Don't rent the cloud, own instead

Posted by Torq_boi 2 days ago

Don't rent the cloud, own instead(blog.comma.ai)

1177 points | 491 commentspage 4

kavalg 2 days ago|

This was one of the coolest job ads that I've ever read :). Congrats for what you have done with your infrastructure, team and product!

HanClinto 1 day ago|

Agreed!

Gives a whole new level to the idea of "full stack developer"

siliconc0w 1 day ago||

You can also buy the hardware and hire an IT vendor to rack and help manage it as smart hands so you never need to visit the datacenter. With modern beefy hardware, even large web services only need a few racks so most orgs don't even to manage a large footprint.
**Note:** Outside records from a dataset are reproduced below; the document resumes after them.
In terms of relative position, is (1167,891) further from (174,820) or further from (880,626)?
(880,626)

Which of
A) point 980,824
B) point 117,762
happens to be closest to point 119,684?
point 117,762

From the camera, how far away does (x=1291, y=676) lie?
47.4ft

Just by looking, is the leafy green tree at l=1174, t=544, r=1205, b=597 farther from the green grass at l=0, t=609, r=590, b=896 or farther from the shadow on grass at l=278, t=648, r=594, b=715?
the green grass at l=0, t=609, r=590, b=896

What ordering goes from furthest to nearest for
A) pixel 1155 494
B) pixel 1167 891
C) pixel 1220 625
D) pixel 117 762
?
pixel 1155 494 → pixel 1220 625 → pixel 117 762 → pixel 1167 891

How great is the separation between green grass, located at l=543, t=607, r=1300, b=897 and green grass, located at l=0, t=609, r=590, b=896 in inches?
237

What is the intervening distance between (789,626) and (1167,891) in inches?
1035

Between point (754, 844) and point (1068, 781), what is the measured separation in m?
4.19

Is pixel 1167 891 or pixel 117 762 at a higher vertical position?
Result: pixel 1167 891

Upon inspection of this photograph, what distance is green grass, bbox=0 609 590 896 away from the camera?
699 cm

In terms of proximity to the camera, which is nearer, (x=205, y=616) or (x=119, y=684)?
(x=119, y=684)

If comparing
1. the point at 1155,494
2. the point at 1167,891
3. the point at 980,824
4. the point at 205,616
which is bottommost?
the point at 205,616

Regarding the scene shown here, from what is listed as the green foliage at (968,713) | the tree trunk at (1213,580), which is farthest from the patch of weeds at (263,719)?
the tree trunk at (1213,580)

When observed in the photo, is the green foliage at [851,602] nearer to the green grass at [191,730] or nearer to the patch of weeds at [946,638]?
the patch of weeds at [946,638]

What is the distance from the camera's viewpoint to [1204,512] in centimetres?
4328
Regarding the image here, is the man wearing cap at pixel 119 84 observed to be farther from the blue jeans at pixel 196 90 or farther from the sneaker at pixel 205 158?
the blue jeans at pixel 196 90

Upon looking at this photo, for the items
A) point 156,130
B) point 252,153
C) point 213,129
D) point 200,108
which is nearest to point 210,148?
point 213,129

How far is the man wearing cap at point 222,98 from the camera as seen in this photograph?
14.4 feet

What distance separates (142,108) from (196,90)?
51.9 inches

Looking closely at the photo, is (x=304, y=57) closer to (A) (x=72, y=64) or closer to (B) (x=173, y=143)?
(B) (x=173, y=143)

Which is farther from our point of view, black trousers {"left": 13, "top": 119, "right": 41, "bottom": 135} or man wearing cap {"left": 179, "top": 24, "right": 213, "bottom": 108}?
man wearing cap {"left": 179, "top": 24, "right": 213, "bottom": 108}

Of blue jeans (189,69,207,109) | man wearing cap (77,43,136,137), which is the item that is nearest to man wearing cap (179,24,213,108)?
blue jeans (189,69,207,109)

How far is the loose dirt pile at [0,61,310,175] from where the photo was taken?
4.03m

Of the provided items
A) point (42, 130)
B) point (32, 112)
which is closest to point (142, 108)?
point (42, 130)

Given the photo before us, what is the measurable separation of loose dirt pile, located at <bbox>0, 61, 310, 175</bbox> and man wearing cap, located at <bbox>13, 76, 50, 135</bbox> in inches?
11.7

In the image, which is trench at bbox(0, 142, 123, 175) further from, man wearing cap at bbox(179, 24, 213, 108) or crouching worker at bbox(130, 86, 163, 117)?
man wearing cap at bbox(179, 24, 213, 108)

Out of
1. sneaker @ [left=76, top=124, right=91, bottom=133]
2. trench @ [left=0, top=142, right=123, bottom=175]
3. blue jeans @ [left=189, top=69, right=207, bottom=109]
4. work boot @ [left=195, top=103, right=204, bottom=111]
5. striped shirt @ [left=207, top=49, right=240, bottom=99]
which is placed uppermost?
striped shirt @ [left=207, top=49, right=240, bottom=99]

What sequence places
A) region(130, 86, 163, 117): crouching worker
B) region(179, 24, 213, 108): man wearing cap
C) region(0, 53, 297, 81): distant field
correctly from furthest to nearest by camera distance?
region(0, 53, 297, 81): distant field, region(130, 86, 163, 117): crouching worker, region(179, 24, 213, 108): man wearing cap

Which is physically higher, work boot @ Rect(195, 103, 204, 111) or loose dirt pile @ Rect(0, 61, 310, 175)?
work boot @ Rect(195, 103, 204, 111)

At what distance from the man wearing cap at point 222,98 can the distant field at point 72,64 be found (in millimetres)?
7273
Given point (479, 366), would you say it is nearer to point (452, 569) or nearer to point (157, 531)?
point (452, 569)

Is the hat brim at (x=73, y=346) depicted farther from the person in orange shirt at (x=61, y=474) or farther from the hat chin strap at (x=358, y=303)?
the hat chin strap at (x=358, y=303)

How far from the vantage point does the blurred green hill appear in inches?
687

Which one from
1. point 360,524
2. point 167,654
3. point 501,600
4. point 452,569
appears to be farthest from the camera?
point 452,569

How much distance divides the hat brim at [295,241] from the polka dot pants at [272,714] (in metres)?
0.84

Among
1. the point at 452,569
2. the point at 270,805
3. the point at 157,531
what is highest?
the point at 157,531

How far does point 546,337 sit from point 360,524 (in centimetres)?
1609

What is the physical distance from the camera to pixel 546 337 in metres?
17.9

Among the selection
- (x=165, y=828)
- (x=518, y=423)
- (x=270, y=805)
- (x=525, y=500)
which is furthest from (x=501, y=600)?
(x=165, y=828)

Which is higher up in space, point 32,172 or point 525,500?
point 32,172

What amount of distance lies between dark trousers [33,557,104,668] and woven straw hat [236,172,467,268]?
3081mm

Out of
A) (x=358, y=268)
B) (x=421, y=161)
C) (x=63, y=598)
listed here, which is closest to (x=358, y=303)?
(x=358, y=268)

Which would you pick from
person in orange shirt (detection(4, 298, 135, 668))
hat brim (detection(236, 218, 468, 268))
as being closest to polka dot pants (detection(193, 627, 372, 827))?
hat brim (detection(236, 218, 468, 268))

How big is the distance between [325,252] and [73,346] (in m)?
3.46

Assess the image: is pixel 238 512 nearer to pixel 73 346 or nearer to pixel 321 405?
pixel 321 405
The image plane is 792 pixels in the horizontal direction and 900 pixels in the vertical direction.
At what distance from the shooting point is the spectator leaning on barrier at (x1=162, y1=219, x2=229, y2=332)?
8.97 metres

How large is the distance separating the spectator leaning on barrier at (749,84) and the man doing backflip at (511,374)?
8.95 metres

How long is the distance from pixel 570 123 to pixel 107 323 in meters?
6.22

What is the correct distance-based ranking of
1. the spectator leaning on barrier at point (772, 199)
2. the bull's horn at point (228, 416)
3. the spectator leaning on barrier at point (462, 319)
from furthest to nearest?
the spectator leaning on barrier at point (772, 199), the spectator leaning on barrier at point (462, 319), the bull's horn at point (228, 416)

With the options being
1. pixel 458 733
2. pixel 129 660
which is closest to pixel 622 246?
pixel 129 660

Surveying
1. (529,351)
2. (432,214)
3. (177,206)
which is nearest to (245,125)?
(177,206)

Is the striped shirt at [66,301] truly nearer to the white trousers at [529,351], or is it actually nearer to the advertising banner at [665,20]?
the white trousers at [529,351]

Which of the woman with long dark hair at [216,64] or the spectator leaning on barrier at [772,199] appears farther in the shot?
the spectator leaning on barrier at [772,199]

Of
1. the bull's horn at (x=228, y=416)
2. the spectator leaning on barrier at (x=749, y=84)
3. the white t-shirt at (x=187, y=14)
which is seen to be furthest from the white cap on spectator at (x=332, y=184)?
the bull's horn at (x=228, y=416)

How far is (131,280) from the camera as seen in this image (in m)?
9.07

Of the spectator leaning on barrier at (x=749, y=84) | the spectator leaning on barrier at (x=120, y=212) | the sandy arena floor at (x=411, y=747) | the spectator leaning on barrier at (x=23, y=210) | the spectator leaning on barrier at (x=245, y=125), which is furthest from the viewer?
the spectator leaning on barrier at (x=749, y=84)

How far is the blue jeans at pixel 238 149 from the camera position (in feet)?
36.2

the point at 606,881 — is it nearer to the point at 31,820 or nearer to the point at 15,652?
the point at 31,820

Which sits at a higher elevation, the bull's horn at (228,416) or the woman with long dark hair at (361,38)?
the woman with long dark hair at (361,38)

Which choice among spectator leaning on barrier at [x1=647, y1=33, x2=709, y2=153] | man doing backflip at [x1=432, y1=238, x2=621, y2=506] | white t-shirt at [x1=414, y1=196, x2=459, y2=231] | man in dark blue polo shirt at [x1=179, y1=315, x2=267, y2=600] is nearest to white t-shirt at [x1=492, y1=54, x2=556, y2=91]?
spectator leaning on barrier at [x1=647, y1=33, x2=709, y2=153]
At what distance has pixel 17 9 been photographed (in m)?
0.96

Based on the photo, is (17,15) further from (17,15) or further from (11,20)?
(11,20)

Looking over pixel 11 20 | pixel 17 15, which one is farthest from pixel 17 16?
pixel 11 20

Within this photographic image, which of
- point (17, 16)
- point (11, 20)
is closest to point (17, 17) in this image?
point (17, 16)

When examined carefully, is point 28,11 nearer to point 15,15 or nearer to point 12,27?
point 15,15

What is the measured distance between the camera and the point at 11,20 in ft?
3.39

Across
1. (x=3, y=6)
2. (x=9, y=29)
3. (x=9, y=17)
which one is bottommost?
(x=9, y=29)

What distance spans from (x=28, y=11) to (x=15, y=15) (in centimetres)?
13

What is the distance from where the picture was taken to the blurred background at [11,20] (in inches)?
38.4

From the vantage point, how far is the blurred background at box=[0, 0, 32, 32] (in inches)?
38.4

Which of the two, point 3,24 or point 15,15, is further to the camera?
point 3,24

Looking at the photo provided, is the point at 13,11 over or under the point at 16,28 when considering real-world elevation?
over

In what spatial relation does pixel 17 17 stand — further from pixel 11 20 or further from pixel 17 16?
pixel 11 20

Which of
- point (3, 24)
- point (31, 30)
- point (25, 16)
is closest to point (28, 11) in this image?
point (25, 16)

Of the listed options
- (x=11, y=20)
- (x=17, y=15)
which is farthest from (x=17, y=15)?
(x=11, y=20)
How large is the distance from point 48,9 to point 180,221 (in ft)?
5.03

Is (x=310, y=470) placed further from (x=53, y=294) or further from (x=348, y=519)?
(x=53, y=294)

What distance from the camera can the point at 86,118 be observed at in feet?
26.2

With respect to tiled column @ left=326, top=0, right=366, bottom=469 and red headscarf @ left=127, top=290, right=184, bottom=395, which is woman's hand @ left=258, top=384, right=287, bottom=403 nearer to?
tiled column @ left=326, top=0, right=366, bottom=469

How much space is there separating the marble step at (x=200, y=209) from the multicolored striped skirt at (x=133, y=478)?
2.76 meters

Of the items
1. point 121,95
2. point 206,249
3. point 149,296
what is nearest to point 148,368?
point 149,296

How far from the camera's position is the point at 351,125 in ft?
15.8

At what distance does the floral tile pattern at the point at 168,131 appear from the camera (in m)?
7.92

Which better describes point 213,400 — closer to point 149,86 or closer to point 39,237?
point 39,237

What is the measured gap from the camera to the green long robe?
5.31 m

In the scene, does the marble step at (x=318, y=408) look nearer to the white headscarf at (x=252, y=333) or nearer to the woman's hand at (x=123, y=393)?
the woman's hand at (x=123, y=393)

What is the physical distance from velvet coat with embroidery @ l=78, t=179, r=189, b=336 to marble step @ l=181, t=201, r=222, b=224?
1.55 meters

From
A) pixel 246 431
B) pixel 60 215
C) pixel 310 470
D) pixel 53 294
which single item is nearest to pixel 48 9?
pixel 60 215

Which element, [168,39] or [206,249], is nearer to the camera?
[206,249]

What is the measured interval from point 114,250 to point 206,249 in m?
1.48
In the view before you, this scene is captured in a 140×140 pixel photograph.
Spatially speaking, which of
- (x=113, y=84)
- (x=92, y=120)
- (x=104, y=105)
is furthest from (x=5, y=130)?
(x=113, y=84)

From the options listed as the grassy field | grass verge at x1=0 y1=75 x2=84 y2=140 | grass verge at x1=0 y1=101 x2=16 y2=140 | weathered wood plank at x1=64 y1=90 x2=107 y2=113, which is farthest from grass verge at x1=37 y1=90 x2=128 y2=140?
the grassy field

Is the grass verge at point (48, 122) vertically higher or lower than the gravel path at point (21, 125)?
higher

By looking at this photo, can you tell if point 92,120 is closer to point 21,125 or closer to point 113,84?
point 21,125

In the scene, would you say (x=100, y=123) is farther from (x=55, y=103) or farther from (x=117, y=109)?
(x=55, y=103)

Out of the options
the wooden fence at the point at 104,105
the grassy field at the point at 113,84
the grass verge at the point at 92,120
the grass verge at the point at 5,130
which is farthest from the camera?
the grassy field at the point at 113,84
Sure you have to schedule your own hardware repairs or updates but it also means you don't need to wrangle with the ridiculous cost-engineering, reserved instances, cloud product support issues or API deprecations, proprietary configuration languages, etc.

Bare metal is better for a lot of non-cost reasons too, as the article notes it's just easier/better to reason about the lower level primitives and you get more reliable and repeatable performance.

j45 1 day ago|

That’s called managed servers or managed services.

I have run bare metal and manage services you just have to be clear on what you have coverage for when disaster strikes or be willing to proactively replace hard drives before they die.

danpalmer 2 days ago||

> Cloud companies generally make onboarding very easy, and offboarding very difficult.

I reckon most on-prem deployments have significantly worse offboarding than the cloud providers. As a cloud provider you can win business by having something for offboarding, but internally you'd never get buy-in to spend on a backup plan if you decide to move to the cloud.

lelanthran 1 day ago|

> As a cloud provider you can win business by having something for offboarding, but internally you'd never get buy-in to spend on a backup plan if you decide to move to the cloud.

Its the other way around. How do you think all businesses moved to the cloud in the first place?

danpalmer 1 day ago||

My point is that at the point of moving, or creating a new deployment, it's perfectly reasonable to say "how do we get off the cloud if it goes badly", yet no one says "how do we get onto a cloud if managing a datacenter sucks".

The cloud providers win business with at least some hint of offboarding support, but on-prem doesn't have that same incentive.

SomaticPirate 1 day ago||

This makes sense for HPC and ML workloads. Big batch jobs where you are pushing the hardware and having everything local is a clear advantage. Also this company sells hardware so it makes sense for them to have hardware experience. Still think that for the majority on here, needing to make a physical phone call to their data center team (!!) to rack a server is a nutty proposition. You think the AWS api is slow? Trying calling Steve. If you have fixed compute costs after a year, sure, look at pulling some stuff on prem.

bob1029 1 day ago||

The #1 reason I would advocate for using AWS today is the compliance package they bring to the party. No other cloud provider has anything remotely like Artifact. I can pull Amazon's PCI-DSS compliance documentation using an API call. If you have a heavily regulated business (or work with customers who do), AWS is hard to beat.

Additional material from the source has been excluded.